- **Exercise passage**

***

Conversatio Divina

Part 1 of 2

Pursuing Social Justice from Within

Michael Simmons

“The movement from loneliness to solitude is not a movement of growing withdrawal but is instead a movement toward a deeper engagement in the burning issues of our time. The movement from loneliness to solitude can make it possible to convert slowly our fearful reactions into a loving response.”

Henri Nouwen, Reaching Out

 

I’ve just arrived back from a planned three-day retreat, which I cut short by a day and a half. Personal retreats are a part of my “rule of life” and a way I’ve found to reconnect with my true self and True Self. In the past I’ve entered retreats how one may enter an airconditioned grocery store on a humid Summer day, but this retreat I entered how I enter the dentist – I need to be here, but I don’t want to be here, and how numb will I be when I leave?

Being back from my retreat it is clear that I have been existing for months more in a state of loneliness than in solitude. Most of my days are spent alone, yet I end each day feeling as though I’ve been present to everyone’s needs except my own. Loneliness is not simply a state of being separated from others, but essentially a state of being separated from oneself.

Solitude is conversely similar – one can be separated from others, but entirely with oneself. In our loneliness we anxiously search for presence to arrive externally in the form of a friend, a guide, a new boss, a new job, a second messiah or the same a second time. However, in our solitude we descend into our lives, into our realities, and into an eternal moment where True Presences awaits.  Loneliness and solitude have less to do with external relationships and everything to do with the primary internal relationship.

These past months have been hard: extended hours working alone, limited contact with anyone and high output with little boundaries between work and home. Along with many others, I’ve been thrown in the deep end of the conversation around race and systemic injustice, and this has been wonderfully disruptive, but if I’m honest, with each hour, each Instagram post and each breaking news of another black body being brutalized, or another few thousand human beings pronounced dead; I find myself moving further from my core and further into reactivity to the constant deluge of stimuli and information.

Engagement with the “burning issues of our time” is necessary. To be ignorant of injustice and apathetic toward those who suffer the effects, has certainly been an option in the past—I know because I chose that path for much of my life. But, now, I can’t unsee or unfeel what my eyes and heart now testify.

***

- **Data extract**
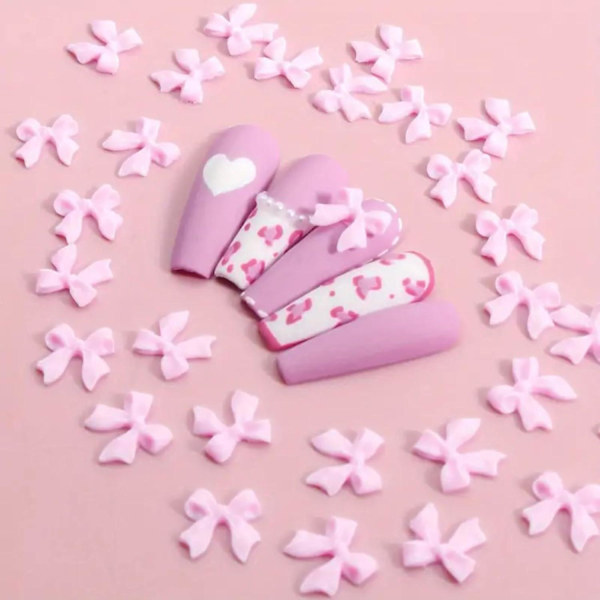 3D Rosett-Nagelstuds med Strasskristaller i Harts, Nagelkonst-Berlocker, Rosa Rosett, Nagelkonstdekorationer, Söta Bandnaglar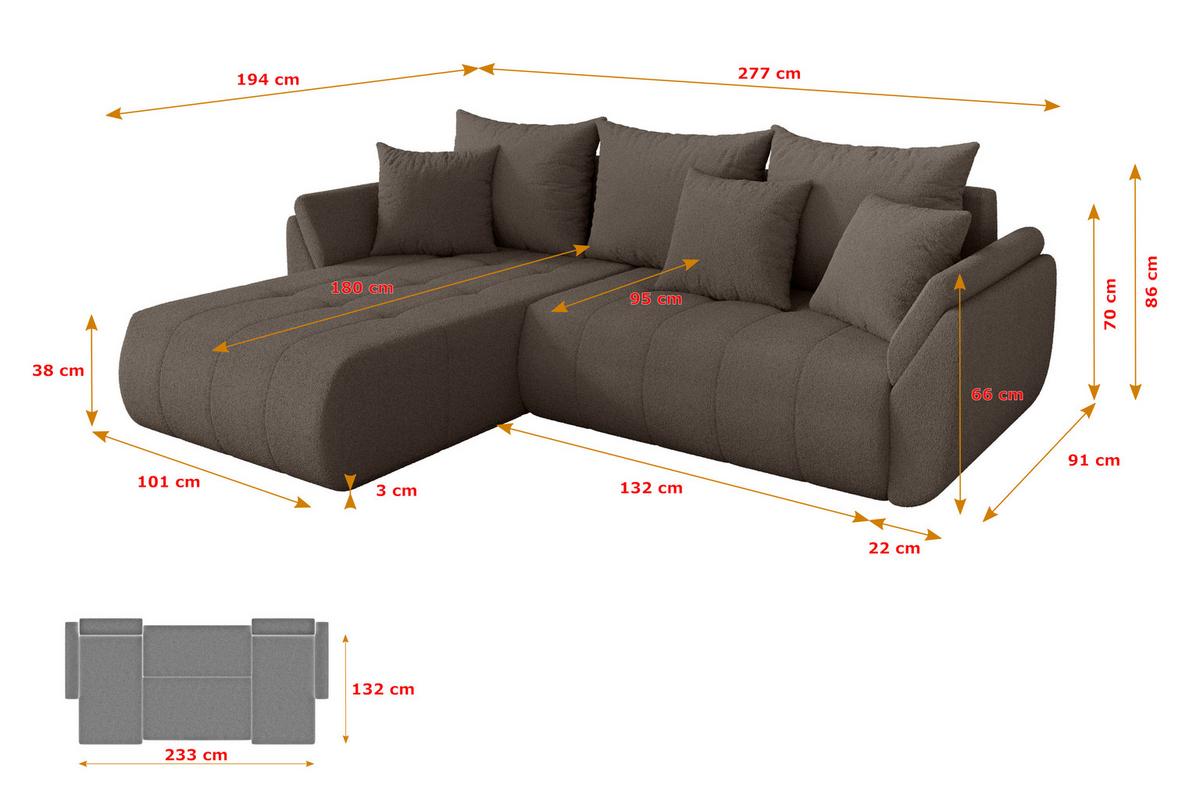 ECKSOFA mit Schlaffunktion Ottomane Links TOKO-L 277x194x86 Braun Bouclé - Schwarz/Braun, Holzwerkstoff/Kunststoff (277/194cm) - ALTDECOR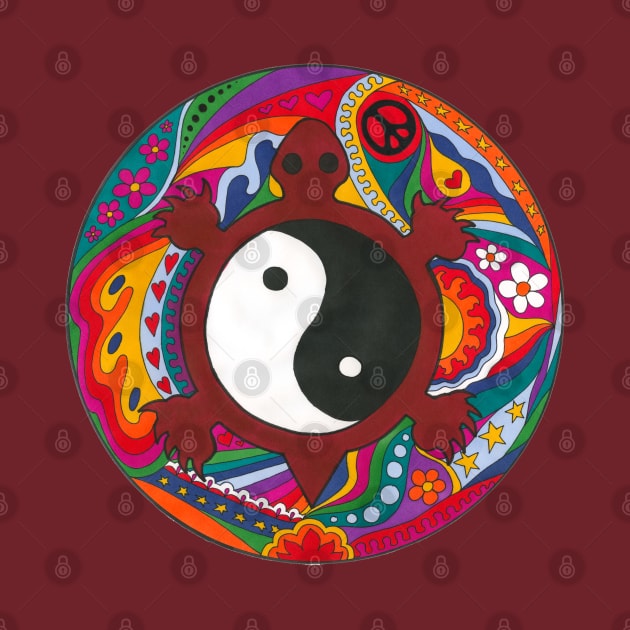 Psychedelic Yin Yang Turtle by Kellie Espie Art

***

- **About this task**
Copy word for word the part of the essay on loneliness and solitude that starts at "Henri Nouwen, Reaching" and stops after "separated from oneself.".

- **Result of this task**
Henri Nouwen, Reaching Out

 

I’ve just arrived back from a planned three-day retreat, which I cut short by a day and a half. Personal retreats are a part of my “rule of life” and a way I’ve found to reconnect with my true self and True Self. In the past I’ve entered retreats how one may enter an airconditioned grocery store on a humid Summer day, but this retreat I entered how I enter the dentist – I need to be here, but I don’t want to be here, and how numb will I be when I leave?

Being back from my retreat it is clear that I have been existing for months more in a state of loneliness than in solitude. Most of my days are spent alone, yet I end each day feeling as though I’ve been present to everyone’s needs except my own. Loneliness is not simply a state of being separated from others, but essentially a state of being separated from oneself.